Golden 1 Center, Sacramento, Calif.
The Golden 1 Center stands in downtown Sacramento, California, U.S., on Tuesday, June 6, 2017. As the cost of daily life tests the bounds of gravity in San Francisco, a beneficiary has emerged 90 miles away. Sacramento, the California capital whose last flirtation with national prominence arguably was during the 19th-century Gold Rush, is seeing its property-tax base and revenue surge. Photographer: David Paul Morris/Bloomberg
David Paul Morris/Bloomberg

Sporting events often adopt new payment technology early. Visa has used the Olympics for years as a testing ground for innovation, and teams such as the Atlanta Falcons and Tampa Bay Rays are aggressively trying to reduce cash use in their facilities. And the Yankees and the Dodgers have both partnered with Postmates to power mobile order and pay inside stadiums.

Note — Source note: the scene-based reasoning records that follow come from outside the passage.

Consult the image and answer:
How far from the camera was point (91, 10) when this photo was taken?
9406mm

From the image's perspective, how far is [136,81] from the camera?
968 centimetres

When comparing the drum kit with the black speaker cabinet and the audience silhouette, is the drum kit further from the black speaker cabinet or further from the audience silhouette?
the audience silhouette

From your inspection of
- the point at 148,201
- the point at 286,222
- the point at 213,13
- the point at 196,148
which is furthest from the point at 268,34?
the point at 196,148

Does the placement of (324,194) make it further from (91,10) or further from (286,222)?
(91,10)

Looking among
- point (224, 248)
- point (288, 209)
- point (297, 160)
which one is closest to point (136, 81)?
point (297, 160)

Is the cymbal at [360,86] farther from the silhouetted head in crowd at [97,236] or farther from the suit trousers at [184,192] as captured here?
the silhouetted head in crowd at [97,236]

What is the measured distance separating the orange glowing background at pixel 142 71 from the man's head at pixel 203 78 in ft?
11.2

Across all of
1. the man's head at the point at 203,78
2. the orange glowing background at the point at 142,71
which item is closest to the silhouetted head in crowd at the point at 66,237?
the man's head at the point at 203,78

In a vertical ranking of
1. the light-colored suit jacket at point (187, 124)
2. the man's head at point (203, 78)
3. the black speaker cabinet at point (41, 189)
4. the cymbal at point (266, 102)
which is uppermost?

Much like airports, stadiums have been removing paper and PDF tickets in favor of mobile app ticketing for the past several years. That's habit-forming for the fans, and also fits well with the customer identification required for checkout-free stores. The Kings store uses Zippin's technology, and the fans access the store through check-in via the Kings app or Zippin's app, which previously registered the users' payment credentials.

The Kings, while not particularly successful on the court, are famed for jumping on board with cutting-edge technology. The new arena features high-speed internet connections, a 6,000 square-foot data center that monitors social media comments about fan experience, sensors that tell fans which restrooms have the shortest lines, and more than a thousand WiFi access points.

The Kings' owner, Vivek Ranadive, is a Silicon Valley veteran and founder of Tibco, a real-time computing company; and Teknekron Software, which develops stock trading technology. Ranadive bought the team with the idea of making the Kings a high-tech franchise. Even before the new arena opened, the Kings were one of the first sports teams to accept bitcoin in 2014.

"When we opened the arena we had a list of places where we found friction. We found stuff like parking, standing in line, and ordering food," said Ryan Montoya, the Sacramento Kings' chief technology officer. "With concessions we're trying to fine tune another part of that experience."

The Kings' goal is to expand checkout-free purchases based on what it learns from the original deployment, which will be on the arena's main concourse. The team has not replaced concession stands, and like most checkout-free stores retains the option of using traditional payment methods.

Montoya expects the concept will work in the arena since it's already designed to accommodate a mobile-only experience. The existing concession stands support mobile order and pay, and some of the arena's turnstiles have handheld scanners that enable 1,000 people per hour to enter the facility.

"People have a ton of things that they struggle to do every day. We're trying to make things as easy as possible," Montoya said.

Despite the category's growing pains — or perhaps because of that — investment is pouring into technology companies that are developing checkout-free technology. The attraction is the video record of purchases, and access to granular data that measures what people purchase — and also how, by reading details such as how people pick up items, or if they read information on packaging.

Montoya did not list marketing or cross-selling as a benefit, focusing instead on user experience. But the combination of checkout-free purchases and the team's other mobile and sensor technology will provide actionable intelligence for new fan engagement ideas.

"Someone who’s already purchased a ticket is a known user with a registered payment credential, especially in a bar code/cell phone activated experience," said Richard Crone, a payments consultant. "Opening up a checkout-free cabinet or pop-up store with autonomous checkout is a natural extension for enhancing the check-in experience with a known user. This would allow personalization in a venue that has always been commoditized across the entire fanbase."

As for the Red Sox deployment, a Standard Cognition spokesperson said in an email that the Red Sox franchise plans to expand the technology to other stadiums in the organization.